Stock availability depends on factors like demand, supply and lead time. However, these factors are subjected to uncertainty. Inventory planners use certain factors to review and update their ERP system. We are discussing below these compensating factors that affect inventory optimization.
It defines a material planning approach which is required by the ERP system to plan procurement or production of a material. With strategies that automatically calculate safety stock and reorder a quantity based on historical consumption of the material, inventory optimization can be achieved. Key performance indicators for choosing a relevant replenishment strategy in ERP includes past usage value (ABC analysis), usage variation (XYZ analysis), replenishment lead time (EFG analysis), material price (UVW analysis), storage constraints (LMN analysis) and product life cycle (LRODI analysis).
Inventory Management System looks for the lot-sizing information to determine material shortage.
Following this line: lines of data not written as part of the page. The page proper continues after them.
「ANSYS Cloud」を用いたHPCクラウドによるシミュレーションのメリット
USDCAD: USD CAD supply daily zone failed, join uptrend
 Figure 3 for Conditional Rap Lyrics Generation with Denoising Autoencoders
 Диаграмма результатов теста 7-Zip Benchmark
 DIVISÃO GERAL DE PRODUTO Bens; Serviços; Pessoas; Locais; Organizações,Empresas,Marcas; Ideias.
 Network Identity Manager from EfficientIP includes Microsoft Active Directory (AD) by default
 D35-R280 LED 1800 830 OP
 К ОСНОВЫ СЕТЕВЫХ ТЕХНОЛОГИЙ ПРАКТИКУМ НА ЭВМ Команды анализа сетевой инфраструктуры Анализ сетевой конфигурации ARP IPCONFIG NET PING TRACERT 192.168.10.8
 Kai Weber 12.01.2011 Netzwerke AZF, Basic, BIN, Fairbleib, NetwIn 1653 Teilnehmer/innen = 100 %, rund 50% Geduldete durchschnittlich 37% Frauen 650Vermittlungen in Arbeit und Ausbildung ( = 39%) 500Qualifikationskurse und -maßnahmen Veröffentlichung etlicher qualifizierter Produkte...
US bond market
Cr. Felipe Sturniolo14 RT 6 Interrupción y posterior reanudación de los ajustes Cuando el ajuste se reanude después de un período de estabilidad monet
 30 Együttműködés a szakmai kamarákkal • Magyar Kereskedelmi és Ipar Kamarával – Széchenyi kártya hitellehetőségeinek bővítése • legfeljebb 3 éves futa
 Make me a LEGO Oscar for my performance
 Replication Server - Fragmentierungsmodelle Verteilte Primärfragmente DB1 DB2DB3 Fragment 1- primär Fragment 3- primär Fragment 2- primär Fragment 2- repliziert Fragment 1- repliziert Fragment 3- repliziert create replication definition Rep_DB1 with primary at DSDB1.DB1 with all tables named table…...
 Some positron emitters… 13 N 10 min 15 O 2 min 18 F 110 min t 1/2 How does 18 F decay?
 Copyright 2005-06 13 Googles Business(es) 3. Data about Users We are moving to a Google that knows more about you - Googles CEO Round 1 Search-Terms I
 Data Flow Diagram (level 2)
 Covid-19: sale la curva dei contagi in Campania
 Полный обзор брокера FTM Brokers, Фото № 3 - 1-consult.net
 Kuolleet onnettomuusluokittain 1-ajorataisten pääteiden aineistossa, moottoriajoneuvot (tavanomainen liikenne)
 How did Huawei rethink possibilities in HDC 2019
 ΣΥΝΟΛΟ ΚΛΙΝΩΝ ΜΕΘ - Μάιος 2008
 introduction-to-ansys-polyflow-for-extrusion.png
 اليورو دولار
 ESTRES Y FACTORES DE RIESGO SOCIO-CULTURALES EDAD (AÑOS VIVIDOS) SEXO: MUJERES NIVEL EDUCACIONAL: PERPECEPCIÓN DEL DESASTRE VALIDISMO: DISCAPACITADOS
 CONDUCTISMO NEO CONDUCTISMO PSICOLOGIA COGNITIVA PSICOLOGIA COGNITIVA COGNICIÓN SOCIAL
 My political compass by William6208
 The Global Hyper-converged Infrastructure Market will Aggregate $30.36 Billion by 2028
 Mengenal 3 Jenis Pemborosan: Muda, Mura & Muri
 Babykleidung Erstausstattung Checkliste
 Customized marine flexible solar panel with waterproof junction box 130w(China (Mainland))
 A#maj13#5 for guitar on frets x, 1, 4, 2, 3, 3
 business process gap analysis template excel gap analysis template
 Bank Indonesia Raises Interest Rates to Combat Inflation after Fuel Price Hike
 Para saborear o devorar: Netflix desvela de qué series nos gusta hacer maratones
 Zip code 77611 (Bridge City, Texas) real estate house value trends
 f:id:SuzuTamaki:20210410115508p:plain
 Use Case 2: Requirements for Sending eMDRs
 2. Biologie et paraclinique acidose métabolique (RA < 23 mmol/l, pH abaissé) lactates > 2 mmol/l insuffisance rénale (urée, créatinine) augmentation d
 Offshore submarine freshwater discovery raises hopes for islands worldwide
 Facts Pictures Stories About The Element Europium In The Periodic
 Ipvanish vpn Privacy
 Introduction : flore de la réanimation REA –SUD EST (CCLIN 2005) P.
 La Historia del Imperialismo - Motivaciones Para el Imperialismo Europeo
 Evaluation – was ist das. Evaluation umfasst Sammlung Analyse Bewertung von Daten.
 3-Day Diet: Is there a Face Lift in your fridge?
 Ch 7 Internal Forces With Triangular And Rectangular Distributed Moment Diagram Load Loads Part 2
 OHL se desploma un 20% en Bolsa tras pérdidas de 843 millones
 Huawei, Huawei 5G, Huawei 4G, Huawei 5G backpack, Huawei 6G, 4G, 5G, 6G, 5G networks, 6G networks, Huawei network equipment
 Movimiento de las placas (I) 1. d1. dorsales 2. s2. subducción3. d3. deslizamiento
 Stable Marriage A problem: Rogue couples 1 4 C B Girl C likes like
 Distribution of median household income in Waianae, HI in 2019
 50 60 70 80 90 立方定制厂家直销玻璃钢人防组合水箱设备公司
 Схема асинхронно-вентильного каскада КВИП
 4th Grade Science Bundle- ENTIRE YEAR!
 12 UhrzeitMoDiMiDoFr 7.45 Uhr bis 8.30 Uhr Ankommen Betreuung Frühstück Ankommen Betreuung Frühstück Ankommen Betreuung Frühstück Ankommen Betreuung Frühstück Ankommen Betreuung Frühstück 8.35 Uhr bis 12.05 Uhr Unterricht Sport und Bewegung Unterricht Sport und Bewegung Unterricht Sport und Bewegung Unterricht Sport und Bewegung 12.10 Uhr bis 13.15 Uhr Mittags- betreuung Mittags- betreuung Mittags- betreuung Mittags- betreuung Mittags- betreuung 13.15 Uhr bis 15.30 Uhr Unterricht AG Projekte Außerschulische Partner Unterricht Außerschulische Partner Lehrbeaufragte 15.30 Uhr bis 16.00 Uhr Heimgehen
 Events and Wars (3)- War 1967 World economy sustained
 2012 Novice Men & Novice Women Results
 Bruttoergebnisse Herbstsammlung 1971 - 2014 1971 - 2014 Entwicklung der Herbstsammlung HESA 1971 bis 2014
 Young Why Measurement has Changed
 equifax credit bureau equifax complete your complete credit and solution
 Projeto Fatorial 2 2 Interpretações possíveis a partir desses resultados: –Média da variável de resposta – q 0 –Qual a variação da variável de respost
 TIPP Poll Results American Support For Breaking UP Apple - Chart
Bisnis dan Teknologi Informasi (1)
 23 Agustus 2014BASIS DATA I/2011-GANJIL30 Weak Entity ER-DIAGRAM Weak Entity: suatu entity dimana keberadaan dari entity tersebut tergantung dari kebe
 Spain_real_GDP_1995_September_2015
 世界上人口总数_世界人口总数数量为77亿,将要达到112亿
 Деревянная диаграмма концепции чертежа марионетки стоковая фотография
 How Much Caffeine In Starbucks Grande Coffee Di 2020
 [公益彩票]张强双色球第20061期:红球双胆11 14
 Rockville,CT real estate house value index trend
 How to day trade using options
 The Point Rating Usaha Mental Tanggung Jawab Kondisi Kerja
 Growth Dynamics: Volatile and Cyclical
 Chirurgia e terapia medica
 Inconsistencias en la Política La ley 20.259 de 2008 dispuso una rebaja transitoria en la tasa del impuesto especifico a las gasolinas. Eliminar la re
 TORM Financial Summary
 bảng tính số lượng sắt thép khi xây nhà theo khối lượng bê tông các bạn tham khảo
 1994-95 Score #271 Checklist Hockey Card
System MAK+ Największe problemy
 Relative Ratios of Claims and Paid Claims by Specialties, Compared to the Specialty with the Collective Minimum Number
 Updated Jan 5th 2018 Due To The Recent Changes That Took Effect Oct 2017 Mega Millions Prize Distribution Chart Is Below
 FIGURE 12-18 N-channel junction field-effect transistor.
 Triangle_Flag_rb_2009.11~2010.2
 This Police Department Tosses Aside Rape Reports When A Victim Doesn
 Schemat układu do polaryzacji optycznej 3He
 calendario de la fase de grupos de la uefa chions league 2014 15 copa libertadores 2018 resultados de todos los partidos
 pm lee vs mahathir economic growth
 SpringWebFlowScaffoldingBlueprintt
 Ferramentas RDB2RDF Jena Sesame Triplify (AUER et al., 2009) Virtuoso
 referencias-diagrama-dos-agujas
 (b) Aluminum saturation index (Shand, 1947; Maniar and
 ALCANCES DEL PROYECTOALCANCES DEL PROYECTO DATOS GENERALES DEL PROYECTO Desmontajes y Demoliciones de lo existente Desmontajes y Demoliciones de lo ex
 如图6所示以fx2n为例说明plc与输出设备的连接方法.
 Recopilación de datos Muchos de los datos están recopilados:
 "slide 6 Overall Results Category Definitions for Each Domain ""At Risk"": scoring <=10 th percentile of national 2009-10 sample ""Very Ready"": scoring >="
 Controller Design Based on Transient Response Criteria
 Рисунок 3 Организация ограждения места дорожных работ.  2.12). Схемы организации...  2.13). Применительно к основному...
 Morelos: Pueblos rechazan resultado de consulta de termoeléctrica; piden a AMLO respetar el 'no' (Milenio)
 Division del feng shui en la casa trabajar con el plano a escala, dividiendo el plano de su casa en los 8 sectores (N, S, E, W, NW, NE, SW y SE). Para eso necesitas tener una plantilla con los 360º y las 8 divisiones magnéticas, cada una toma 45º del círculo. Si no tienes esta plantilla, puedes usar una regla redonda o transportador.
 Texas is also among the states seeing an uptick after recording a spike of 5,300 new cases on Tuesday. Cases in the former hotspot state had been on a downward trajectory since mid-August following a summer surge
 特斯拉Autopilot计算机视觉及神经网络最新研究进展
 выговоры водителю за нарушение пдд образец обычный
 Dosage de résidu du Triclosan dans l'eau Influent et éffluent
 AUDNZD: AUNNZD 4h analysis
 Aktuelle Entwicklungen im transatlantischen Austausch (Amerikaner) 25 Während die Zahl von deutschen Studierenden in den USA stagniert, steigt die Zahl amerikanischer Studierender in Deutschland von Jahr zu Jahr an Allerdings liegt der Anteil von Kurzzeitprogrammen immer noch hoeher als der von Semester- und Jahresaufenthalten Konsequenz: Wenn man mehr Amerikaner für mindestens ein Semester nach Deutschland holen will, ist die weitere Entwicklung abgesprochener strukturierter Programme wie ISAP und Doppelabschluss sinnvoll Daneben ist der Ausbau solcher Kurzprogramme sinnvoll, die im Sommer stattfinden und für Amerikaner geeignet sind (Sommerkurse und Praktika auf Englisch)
Lot size is defined as the quantity which is either procured or produced. While choosing the lot size, take the periodicity of the requirements into account. If we consider a case involving an expensive material is required weekly, then it is better to consider weekly lot sizes as that will bring material into stock. A monthly lot size would result in high short-term stock value and additional storage costs. Other factors to be considered in materials planning include storage constraints and vendor-dictated minimum lot sizes.
The additional stock which is used as a buffer to account for demand and supply variability and uncertainty is termed as safety stock. Options for safety stock available in Inventory Software include static safety stock, dynamic safety stock, and automatic safety stock. Static Safety Stock enables the user to manually maintain a safety stock level without considering fluctuations in demand and supply. ERP system determines dynamic safety stock by calculating average daily safety stock needed to meet the planned demand of material for a given period of time. The ERP system uses historical consumption, variability in demand and supply, and anticipated future demand to calculate automatic safety stock.
The Dynamics NAV Inventory Software automatically triggers replenishment if the stock falls below a defined reorder point in replenishment strategy that includes reorder point planning. Reorder point-based replenishment planning works in tandem with safety stock and replenishment lead time.
Replenishment Lead Time
The total time needed to produce material internally or for the external procurement of a product/ material. The longer the Replenishment Lead Time, the higher the safety stock and vice versa. While calculating safety stock manually, it is recommended to consider replenishment lead time to ensure that sufficient stock is available during that time until new material arrives.
These are few inventory optimization factors that are needed to be updated periodically.